Comment by peter_d_sherman
5 years ago
>"Closing File Handles on Windows
Many years ago I was profiling Mercurial to help improve the working directory checkout speed on Windows, as users were observing that checkout times on Windows were much slower than on Linux, even on the same machine.
I thought I could chalk this up to NTFS versus Linux filesystems or general kernel/OS level efficiency differences. What I actually learned was much more surprising.
When I started profiling Mercurial on Windows, I observed that most I/O APIs were completing in a few dozen microseconds, maybe a single millisecond or two ever now and then. Windows/NTFS performance seemed great!

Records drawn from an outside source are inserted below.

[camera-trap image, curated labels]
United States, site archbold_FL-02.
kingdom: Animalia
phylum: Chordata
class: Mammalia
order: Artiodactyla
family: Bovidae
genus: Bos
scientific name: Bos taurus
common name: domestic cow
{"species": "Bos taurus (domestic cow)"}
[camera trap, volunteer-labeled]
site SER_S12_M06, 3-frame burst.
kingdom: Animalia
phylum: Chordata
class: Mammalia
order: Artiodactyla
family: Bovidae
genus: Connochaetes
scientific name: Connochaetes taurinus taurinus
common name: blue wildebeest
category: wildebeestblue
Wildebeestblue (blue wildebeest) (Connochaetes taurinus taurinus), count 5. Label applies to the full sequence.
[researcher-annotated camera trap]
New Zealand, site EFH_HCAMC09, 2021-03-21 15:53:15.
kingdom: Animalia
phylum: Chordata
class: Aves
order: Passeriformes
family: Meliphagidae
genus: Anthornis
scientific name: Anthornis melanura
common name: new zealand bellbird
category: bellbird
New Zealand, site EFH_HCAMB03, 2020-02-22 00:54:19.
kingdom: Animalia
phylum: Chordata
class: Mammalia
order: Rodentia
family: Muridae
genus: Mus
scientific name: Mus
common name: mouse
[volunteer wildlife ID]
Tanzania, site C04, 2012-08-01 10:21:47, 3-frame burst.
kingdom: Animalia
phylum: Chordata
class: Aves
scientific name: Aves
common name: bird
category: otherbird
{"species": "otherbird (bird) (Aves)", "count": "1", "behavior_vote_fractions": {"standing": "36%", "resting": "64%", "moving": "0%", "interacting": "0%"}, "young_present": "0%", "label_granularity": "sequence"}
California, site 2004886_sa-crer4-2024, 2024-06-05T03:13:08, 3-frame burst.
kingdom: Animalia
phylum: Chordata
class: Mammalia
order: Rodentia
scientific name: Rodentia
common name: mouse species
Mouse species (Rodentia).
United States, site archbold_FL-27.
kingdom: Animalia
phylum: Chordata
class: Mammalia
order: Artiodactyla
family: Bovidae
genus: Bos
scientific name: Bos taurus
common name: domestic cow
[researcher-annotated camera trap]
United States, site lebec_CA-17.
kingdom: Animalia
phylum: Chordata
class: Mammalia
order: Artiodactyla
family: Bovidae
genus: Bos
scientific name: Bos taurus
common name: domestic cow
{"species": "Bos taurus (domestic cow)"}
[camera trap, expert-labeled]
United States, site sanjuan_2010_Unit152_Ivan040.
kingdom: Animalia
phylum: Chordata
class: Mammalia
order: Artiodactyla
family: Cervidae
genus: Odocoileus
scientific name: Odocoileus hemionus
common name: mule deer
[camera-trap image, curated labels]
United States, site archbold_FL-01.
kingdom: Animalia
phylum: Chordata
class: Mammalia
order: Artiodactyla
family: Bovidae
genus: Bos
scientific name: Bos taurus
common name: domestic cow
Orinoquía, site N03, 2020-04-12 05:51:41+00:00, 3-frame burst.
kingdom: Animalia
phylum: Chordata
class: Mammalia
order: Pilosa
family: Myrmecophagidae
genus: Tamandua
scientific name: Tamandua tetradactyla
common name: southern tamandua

Except for CloseHandle(). These calls were often taking 1-10+ milliseconds to complete. It seemed odd to me that file writes - even sustained file writes that were sufficient to blow past any write buffering capacity - were fast but closes slow. It was even more perplexing that CloseHandle() was slow even if you were using completion ports (i.e. async I/O). This behavior for completion ports was counter to what the MSDN documentation said should happen (the function should return immediately and its status can be retrieved later).
While I didn't realize it at the time, the cause for this was/is Windows Defender. Windows Defender (and other anti-virus / scanning software) typically work on Windows by installing what's called a filesystem filter driver. This is a kernel driver that essentially hooks itself into the kernel and receives callbacks on I/O and filesystem events. It turns out the close file callback triggers scanning of written data. And this scanning appears to occur synchronously, blocking CloseHandle() from returning. This adds milliseconds of overhead."
PDS: Observation: In an OS, if I/O (or more generally, API calls) are initially written to run and return quickly -- this doesn't mean that they won't degrade (for whatever reason), as the OS expands and/or underlying hardware changes, over time...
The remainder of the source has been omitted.